READING PASSAGE:
####

World
Seeing the Unseen: Caring for the World
In May of 2001, I attended Dr. Craig Katz’s Grand Rounds presentation at Mount Sinai, discussing disaster psychiatry work during an earthquake in El Salvador. Straightaway, I volunteered with the organization he had co-founded in 1998, Disaster Psychiatry Outreach (DPO). The rest is history, and I’ve worked in the field since then. DPO became part of a larger organization and continues as the Crisis Emotional Care Team at Vibrant Emotional Health (Vibrant runs the 988 Suicide & Crisis Lifeline as its largest program).
In the course of disaster response work, Dr. Katz was inspired to become a global psychiatry leader, addressing problems before they become disasters and building baseline community capacity in regions where resources are lowest, and needs greatest. In addition to his considerable academic and clinical accomplishments, Dr. Katz has shared his experiences in a just-published memoir, detailing his work of over 25 years through the eyes of fictionalized characters, Sam and Berko. His distilled and masterfully written volume chronicles the experiences of our protagonists as they navigate the spartan landscape of mental health in underserved regions of the world.
I hope you enjoy this brief interview with Dr. Katz about his writing, work, and vision for global health.
GHB: What is “global psychiatry” and how did you get into the field?
CLK: I began working in disaster psychiatry first, which is a story unto itself, but when I began to find showing up places to provide psychiatric care after a disaster is usually too little, too late when it comes to mental health care that was usually limited pre-disaster (mental health care too often was already a disaster unto itself), I shifted to doing global mental health (which I prefer over psychiatry), i.e., psychiatry that tries to improve access to mental health care in general. Running off to disasters also started to become an ill fit for my life when we had a family and I started to build up my patient caseload.
I was always interested in international work from the beginning for whatever reason. But, more specifically, when we went to Sri Lanka following the 2004 tsunami, a teacher stood up at a school we were visiting to teach about how to identify and help kids in distress and, after thanking us for coming, more or less asked, “But where were you before?” I wish I had their name, as that moment really shifted me to thinking about going places in non-crisis times to help improve psychiatric care, focusing on development rather than crisis work in global health. That is when I was lucky to join colleagues from emergency medicine, pediatrics, and internal medicine in the nascent Global Health Center at Mount Sinai, where I work, who welcomed psychiatry to the table and enabled me to start our program in Global Mental Health.

####

PROVIDED MATERIAL:
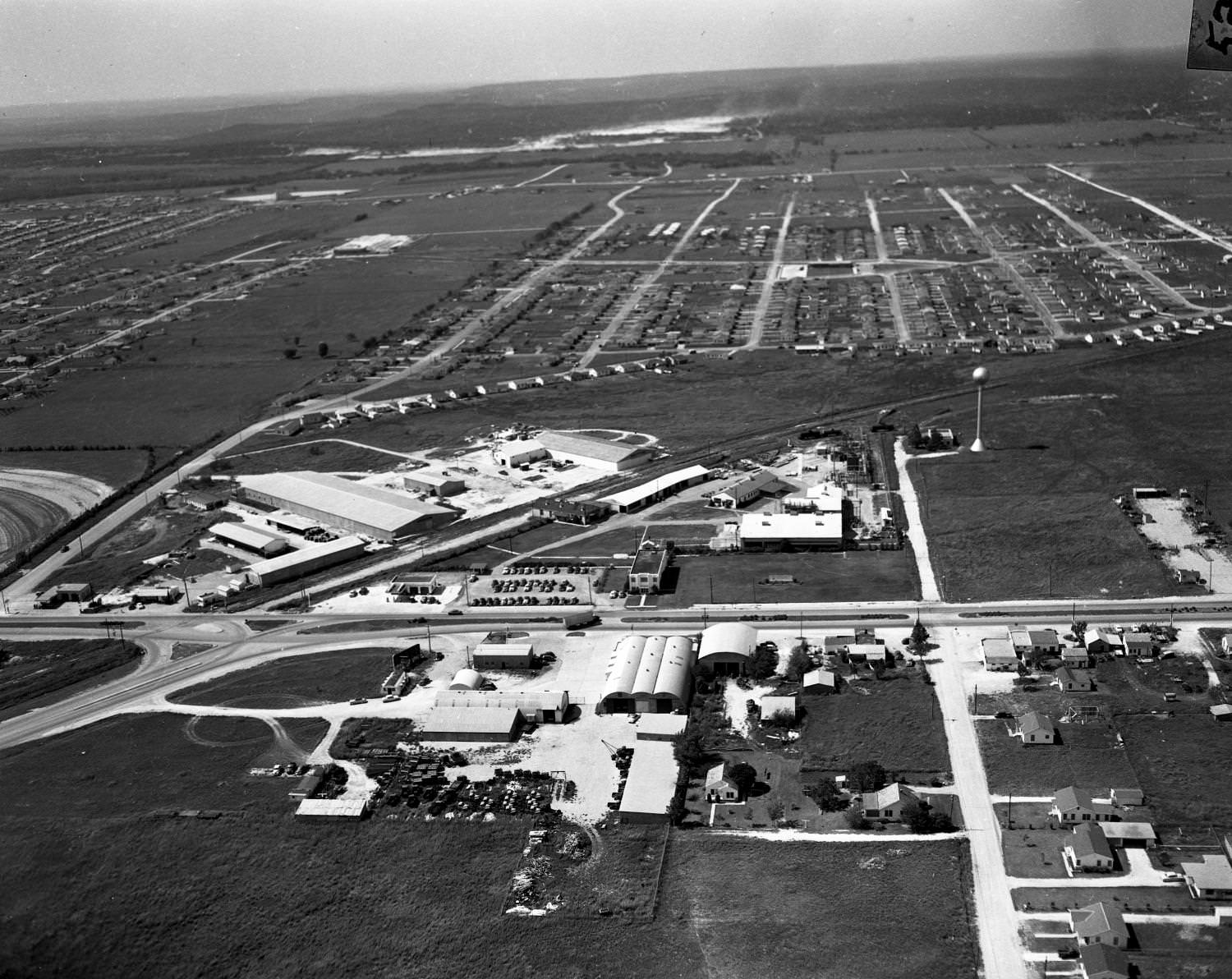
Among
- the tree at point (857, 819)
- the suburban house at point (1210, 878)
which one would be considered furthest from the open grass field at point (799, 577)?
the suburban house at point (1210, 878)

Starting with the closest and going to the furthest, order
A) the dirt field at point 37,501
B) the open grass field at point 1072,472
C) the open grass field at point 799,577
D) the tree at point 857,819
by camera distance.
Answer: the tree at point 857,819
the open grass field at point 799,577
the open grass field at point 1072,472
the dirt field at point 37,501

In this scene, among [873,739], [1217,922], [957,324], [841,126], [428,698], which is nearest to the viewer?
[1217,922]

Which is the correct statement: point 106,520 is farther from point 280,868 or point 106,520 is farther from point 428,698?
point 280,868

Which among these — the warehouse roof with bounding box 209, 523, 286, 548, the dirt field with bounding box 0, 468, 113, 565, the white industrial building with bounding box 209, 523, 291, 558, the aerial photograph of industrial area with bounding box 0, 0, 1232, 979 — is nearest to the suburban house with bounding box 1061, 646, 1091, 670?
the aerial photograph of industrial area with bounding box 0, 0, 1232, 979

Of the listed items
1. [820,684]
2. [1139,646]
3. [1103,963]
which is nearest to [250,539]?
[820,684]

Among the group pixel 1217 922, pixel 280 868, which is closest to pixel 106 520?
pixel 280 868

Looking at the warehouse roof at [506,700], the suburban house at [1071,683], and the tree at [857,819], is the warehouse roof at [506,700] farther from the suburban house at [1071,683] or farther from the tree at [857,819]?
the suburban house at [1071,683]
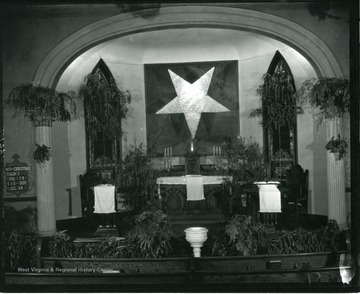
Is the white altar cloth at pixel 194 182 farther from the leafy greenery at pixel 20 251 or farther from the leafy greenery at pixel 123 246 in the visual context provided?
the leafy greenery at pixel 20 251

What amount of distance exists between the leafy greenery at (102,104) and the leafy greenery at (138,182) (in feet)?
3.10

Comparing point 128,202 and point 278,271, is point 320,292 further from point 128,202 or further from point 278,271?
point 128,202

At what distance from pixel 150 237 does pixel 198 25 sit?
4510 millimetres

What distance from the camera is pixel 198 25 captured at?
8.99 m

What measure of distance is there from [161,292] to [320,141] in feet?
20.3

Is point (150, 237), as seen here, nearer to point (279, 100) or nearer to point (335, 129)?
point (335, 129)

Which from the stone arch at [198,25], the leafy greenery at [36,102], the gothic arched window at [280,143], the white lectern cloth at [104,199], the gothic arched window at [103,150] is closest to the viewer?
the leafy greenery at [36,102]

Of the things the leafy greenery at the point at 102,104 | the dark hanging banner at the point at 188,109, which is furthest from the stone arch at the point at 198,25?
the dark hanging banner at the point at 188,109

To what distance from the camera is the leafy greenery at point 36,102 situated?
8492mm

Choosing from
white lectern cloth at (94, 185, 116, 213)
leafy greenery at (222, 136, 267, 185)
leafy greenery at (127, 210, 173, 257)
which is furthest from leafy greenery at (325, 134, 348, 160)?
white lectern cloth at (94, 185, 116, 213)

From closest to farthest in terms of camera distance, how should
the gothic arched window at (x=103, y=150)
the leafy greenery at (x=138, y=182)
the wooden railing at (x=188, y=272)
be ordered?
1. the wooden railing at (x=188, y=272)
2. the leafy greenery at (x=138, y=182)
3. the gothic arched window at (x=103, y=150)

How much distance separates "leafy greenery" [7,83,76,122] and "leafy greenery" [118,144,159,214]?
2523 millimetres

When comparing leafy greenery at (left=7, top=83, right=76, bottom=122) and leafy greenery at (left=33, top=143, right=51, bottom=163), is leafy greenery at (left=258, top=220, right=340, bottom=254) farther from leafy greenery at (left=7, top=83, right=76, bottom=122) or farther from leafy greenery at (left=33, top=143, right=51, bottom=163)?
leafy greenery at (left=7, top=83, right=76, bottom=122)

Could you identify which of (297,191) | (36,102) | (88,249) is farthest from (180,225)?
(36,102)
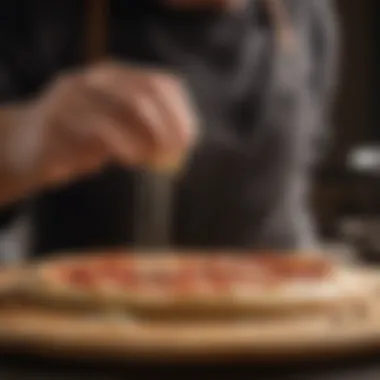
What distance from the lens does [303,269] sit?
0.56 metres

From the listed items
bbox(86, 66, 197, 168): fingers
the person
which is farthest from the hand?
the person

####

EXERCISE REQUIREMENTS:
a - From the interview about global psychiatry above, write out the passage that begins at the words "In the course" and ends after "into the field?".
b - In the interview about global psychiatry, condense the paragraph beginning "In May of 2001" into a short bulleted list that keeps its main facts.

ANSWERS BELOW:
a -
In the course of disaster response work, Dr. Katz was inspired to become a global psychiatry leader, addressing problems before they become disasters and building baseline community capacity in regions where resources are lowest, and needs greatest. In addition to his considerable academic and clinical accomplishments, Dr. Katz has shared his experiences in a just-published memoir, detailing his work of over 25 years through the eyes of fictionalized characters, Sam and Berko. His distilled and masterfully written volume chronicles the experiences of our protagonists as they navigate the spartan landscape of mental health in underserved regions of the world.
I hope you enjoy this brief interview with Dr. Katz about his writing, work, and vision for global health.
GHB: What is “global psychiatry” and how did you get into the field?

b -
- In May 2001, I attended Dr. Craig Katz's Grand Rounds presentation at Mount Sinai on disaster psychiatry work during an earthquake in El Salvador.
- I immediately volunteered with Disaster Psychiatry Outreach (DPO), which he co-founded in 1998, and I have worked in the field ever since.
- DPO became part of a larger organization. It continues as the Crisis Emotional Care Team at Vibrant Emotional Health, whose largest program is the 988 Suicide & Crisis Lifeline.